Problem description: From the line with "How great a" to the final line of the records, reproduce every line exactly and only those lines.

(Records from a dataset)
********

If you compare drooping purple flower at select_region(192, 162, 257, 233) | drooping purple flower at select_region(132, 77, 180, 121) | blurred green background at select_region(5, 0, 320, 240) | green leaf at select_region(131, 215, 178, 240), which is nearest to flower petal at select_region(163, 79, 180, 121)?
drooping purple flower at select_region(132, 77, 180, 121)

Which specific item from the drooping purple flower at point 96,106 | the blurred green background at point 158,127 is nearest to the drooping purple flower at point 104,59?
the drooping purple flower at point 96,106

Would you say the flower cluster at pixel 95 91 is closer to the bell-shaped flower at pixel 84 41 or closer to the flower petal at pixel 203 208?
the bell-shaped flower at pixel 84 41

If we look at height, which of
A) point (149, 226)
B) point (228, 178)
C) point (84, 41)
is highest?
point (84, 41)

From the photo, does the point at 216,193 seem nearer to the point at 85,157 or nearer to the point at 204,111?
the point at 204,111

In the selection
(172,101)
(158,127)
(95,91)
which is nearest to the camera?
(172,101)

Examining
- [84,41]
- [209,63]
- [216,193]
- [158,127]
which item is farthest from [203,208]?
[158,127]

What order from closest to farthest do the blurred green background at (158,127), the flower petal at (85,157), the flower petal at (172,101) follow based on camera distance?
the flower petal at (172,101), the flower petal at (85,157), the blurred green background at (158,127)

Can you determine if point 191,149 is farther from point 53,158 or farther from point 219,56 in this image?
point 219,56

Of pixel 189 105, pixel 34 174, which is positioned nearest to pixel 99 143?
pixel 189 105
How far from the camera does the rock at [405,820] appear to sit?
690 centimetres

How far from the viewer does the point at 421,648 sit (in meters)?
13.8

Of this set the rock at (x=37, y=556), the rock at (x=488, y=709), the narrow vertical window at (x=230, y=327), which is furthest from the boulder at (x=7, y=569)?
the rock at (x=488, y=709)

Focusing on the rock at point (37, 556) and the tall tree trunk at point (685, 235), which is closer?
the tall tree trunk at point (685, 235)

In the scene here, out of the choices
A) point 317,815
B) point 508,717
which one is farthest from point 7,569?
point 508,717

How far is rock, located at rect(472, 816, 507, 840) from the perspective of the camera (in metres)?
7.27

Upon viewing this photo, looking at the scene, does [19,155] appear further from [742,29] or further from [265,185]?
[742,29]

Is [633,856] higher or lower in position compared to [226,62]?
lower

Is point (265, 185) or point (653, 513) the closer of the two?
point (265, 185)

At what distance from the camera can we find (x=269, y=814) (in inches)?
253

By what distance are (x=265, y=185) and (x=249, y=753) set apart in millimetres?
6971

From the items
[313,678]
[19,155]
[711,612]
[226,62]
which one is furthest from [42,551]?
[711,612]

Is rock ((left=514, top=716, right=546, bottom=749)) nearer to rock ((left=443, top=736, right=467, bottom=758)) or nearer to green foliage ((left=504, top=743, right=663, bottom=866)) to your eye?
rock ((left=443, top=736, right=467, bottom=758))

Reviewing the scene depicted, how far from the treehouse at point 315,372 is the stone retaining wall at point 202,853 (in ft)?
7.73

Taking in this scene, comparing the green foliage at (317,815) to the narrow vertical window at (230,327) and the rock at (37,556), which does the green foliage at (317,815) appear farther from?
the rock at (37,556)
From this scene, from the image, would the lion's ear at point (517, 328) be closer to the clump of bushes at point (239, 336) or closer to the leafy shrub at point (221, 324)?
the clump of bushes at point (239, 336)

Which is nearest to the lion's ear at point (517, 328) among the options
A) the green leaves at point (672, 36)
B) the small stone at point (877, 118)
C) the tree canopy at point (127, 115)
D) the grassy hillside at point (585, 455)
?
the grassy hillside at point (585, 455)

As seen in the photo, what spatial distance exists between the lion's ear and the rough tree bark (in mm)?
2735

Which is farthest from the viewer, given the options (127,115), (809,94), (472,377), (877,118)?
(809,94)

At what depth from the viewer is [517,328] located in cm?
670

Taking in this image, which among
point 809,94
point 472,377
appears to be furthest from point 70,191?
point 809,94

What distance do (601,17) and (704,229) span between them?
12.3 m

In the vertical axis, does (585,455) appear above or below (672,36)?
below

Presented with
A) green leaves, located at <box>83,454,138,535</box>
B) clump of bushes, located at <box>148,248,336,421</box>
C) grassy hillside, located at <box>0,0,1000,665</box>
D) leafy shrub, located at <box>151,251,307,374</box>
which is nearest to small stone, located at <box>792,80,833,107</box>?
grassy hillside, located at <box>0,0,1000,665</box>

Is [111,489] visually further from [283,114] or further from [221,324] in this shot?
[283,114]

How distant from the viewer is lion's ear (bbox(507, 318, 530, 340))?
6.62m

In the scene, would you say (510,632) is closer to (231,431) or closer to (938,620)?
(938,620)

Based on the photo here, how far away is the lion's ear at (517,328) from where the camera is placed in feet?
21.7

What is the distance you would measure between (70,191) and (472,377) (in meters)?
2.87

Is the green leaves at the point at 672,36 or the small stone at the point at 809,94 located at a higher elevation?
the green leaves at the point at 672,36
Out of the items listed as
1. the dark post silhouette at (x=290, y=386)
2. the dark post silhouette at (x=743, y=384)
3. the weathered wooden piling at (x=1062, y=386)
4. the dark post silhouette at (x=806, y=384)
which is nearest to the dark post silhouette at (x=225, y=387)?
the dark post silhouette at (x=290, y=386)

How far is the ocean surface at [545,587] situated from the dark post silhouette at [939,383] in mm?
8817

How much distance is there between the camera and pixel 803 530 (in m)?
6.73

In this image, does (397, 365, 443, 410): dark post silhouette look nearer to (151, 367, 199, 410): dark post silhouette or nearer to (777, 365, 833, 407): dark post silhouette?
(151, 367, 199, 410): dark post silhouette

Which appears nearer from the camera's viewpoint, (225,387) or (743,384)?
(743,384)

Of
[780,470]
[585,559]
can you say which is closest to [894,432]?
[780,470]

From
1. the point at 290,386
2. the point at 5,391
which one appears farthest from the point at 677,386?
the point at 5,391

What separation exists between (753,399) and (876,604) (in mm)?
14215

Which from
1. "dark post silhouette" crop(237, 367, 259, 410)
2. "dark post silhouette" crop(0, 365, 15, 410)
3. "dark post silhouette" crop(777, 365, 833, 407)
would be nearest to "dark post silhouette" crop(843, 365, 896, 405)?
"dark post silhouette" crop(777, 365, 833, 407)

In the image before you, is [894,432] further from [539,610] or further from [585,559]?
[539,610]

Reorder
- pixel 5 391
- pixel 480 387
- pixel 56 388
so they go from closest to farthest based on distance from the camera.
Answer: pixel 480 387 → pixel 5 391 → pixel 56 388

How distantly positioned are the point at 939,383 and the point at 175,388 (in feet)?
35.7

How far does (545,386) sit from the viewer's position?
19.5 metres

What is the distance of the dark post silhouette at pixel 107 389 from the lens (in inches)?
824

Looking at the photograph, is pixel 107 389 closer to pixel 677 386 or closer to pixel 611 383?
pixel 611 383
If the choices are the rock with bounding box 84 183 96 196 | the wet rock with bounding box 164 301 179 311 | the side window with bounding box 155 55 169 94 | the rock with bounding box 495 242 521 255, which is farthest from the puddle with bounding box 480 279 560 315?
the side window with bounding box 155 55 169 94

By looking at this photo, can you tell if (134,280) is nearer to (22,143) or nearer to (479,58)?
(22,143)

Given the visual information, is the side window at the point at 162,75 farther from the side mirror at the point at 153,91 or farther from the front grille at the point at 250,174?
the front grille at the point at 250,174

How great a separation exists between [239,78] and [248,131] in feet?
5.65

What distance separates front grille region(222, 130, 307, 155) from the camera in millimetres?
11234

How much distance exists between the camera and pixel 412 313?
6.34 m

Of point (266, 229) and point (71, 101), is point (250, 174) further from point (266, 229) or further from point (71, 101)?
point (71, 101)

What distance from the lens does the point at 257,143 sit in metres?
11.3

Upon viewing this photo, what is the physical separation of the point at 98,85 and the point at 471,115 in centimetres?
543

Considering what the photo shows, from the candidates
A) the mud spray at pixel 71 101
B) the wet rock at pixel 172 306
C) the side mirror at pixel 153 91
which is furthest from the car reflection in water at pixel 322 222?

********

Result for this task:
How great a separation exists between [239,78] and [248,131] in feet?
5.65

What distance separates front grille region(222, 130, 307, 155) from the camera in millimetres?
11234

How much distance exists between the camera and pixel 412 313?
6.34 m

Of point (266, 229) and point (71, 101), is point (250, 174) further from point (266, 229) or further from point (71, 101)?
point (71, 101)

What distance from the lens does the point at 257,143 sit in metres?
11.3

Upon viewing this photo, what is the physical separation of the point at 98,85 and the point at 471,115 in centimetres?
543

Considering what the photo shows, from the candidates
A) the mud spray at pixel 71 101
B) the wet rock at pixel 172 306
C) the side mirror at pixel 153 91
which is furthest from the car reflection in water at pixel 322 222?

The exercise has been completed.